There are small adventures here to be discovered, in a collection that’s a series of single page comic strips. Some are simple little sweet and funny moments. Others use little visual gags to get the reader’s attention:
But what makes Benjamin Bear truly interesting, and unique amongst the Toon Books series so far is just how inventive, how strangly surreal some of Coudray’s strips are. So many of them deliver gentle punchlines that require no small amount of interesting thinking, especially when you consider the target audience.
Not that this is a problem, I’ve no qualms in saying a lot of children will love this, but some will “get” it for the cute characters and fun they have, but others will really “get” it and see the inherent weirdness in something like this:
The understanding to make this work, when you actually think about it, is quite complex. Talking animals give it fun and the cuddly bear is cute. But to grasp why the bird and the fish swap places once underwater requires the understanding that turning the fish tank upside down traps air inside, allowing the air breathing bird to survive, whilst the fish is at home in the open bird cage as it can live in the water.
Will a 6 year old get this? I don’t know (hopefully we’ll find out soon at school with some test readings). Will they enjoy it whatever their complex understanding? Absolutely. And that is the beauty of the book. It’s as complicated and involved as a child wants it to be. Nicely done.
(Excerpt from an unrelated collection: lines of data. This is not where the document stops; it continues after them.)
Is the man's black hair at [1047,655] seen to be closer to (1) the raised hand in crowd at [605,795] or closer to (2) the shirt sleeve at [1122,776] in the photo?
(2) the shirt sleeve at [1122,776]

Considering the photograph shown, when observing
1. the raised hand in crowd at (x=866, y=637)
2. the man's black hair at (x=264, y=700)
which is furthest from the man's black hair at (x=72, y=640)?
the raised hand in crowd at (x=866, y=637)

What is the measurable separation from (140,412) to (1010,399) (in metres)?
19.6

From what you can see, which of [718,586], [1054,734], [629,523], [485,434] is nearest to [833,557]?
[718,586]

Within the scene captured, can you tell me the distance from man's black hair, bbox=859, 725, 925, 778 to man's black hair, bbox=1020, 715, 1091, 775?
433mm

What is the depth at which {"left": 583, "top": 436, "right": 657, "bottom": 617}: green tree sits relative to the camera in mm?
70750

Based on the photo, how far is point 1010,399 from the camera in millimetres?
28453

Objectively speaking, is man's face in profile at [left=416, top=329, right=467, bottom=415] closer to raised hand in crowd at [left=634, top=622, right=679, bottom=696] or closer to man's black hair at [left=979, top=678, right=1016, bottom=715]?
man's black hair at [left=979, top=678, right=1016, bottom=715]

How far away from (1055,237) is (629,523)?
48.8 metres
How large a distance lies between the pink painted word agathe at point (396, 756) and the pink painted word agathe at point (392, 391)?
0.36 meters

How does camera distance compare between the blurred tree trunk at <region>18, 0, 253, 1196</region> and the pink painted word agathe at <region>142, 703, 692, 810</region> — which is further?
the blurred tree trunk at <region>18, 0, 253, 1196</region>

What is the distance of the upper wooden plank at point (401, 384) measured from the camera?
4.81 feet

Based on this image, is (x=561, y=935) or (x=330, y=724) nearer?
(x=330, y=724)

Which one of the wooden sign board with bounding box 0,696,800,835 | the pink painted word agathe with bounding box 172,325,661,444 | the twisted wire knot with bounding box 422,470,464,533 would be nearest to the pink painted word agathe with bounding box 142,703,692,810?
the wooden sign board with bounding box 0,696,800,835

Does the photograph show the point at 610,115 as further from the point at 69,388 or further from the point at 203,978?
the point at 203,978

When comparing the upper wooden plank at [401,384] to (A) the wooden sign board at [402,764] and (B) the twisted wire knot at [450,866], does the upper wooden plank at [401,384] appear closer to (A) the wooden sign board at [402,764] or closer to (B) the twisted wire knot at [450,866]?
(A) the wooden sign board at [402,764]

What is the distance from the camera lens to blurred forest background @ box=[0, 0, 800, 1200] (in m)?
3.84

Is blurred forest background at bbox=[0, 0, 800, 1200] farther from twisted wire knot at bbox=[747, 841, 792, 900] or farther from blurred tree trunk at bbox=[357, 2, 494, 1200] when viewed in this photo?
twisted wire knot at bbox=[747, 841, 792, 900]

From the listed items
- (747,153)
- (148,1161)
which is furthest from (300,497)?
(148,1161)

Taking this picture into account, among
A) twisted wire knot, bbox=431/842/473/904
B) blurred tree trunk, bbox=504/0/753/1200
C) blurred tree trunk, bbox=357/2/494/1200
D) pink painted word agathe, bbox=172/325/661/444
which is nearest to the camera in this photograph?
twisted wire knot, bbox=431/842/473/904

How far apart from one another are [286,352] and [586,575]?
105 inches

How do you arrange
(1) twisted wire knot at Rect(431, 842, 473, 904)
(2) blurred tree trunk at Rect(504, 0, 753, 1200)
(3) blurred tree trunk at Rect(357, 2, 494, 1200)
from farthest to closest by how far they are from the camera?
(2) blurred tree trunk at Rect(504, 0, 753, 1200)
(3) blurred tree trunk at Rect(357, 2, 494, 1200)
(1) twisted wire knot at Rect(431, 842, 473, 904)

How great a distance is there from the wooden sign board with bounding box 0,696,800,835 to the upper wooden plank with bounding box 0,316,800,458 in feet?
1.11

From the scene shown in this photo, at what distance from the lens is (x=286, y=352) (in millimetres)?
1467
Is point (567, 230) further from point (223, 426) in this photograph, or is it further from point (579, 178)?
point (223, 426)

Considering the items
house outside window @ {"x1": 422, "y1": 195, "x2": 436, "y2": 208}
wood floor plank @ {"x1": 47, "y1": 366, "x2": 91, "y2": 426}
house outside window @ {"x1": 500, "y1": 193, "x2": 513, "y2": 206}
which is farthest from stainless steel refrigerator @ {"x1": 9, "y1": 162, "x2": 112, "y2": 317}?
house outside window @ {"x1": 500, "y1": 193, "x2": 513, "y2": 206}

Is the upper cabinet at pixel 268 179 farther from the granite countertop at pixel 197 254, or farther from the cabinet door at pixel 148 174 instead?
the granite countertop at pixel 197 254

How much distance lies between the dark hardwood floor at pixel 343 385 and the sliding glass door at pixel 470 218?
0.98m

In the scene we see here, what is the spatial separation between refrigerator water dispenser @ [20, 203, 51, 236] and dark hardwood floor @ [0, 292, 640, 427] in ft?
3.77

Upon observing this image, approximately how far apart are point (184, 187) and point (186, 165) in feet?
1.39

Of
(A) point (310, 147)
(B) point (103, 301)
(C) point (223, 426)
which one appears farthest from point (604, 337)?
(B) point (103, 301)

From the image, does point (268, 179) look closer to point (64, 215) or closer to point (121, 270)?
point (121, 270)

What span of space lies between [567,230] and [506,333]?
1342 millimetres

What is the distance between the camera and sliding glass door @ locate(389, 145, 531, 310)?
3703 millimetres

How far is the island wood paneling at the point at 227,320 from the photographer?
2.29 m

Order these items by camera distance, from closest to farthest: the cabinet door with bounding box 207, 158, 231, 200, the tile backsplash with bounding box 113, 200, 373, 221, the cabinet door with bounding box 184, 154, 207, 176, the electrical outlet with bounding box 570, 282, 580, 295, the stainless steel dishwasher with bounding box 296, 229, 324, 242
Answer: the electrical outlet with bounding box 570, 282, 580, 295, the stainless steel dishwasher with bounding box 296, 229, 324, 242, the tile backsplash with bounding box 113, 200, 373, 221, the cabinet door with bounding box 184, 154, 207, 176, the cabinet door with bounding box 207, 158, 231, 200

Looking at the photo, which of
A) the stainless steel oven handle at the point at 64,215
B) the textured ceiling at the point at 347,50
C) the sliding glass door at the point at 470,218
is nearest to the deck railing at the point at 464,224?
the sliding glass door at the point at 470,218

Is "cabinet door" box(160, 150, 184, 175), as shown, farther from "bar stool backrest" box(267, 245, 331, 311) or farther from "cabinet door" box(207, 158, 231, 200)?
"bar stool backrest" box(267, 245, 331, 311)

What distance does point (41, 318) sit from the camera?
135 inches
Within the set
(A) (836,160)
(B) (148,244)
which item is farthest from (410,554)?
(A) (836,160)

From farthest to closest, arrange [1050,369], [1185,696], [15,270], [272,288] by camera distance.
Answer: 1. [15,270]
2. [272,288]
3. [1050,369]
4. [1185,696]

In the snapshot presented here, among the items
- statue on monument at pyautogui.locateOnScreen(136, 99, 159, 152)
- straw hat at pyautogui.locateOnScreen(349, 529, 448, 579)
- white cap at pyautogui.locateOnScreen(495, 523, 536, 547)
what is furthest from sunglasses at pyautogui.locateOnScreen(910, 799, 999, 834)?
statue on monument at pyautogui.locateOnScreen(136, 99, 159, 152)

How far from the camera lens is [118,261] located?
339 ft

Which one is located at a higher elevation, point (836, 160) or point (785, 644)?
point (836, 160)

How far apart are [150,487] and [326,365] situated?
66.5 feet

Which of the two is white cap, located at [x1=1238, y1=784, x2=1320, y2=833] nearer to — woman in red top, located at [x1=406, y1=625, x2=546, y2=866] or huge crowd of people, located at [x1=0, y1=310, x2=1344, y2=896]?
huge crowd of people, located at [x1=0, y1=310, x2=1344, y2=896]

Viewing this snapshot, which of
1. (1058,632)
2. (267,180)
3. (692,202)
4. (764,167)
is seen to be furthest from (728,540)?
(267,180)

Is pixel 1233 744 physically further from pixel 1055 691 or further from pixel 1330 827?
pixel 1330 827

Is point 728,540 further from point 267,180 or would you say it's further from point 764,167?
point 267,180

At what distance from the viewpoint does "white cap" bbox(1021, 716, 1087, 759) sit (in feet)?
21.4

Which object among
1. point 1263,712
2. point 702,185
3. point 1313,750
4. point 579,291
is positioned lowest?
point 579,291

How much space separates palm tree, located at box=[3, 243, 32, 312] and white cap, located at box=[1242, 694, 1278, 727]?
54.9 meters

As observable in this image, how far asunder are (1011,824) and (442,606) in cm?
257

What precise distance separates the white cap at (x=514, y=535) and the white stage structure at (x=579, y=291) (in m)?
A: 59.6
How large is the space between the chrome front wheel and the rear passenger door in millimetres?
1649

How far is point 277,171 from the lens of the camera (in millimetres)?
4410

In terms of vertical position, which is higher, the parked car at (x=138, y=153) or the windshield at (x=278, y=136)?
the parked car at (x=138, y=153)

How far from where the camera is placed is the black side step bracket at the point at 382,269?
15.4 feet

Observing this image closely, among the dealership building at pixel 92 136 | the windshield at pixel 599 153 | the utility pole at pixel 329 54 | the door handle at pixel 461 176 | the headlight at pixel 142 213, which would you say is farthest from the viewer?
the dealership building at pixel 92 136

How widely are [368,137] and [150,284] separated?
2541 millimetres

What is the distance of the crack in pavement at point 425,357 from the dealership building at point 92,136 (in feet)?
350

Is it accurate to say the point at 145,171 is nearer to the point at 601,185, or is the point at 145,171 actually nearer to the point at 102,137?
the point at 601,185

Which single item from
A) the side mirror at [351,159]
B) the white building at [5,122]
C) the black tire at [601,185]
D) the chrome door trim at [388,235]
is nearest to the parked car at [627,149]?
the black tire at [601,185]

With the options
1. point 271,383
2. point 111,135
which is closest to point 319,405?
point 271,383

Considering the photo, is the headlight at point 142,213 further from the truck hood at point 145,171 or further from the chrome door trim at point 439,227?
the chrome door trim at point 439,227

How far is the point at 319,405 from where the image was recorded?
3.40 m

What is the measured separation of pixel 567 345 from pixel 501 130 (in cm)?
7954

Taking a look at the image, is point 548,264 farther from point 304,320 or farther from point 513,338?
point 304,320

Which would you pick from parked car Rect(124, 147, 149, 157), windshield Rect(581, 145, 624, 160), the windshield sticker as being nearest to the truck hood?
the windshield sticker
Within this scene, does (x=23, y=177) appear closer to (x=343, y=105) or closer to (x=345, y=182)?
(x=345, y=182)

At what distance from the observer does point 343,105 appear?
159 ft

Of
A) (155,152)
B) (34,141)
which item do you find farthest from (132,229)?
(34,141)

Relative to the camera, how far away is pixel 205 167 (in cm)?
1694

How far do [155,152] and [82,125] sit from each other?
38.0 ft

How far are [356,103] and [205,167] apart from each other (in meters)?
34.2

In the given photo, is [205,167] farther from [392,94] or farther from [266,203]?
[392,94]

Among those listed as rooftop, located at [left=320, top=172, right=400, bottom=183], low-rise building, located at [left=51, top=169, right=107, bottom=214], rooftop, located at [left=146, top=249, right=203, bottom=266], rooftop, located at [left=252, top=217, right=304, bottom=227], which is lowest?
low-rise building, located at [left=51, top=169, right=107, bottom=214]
There’s part of me that thinks that this, with very few changes could just as easily be an alternative comix collection as a Toon Books comic. Each strip piles on the visual and verbal surreality, there’s so much going on in each strip, even a little self-referential stuff going on…
All in all, Benjamin Bear is rather a puzzle, or perhaps a better description would be a series of visual puzzles, all waiting to be deciphered by a young mind. I think they’ll adore the book, no matter what their exact level of understanding.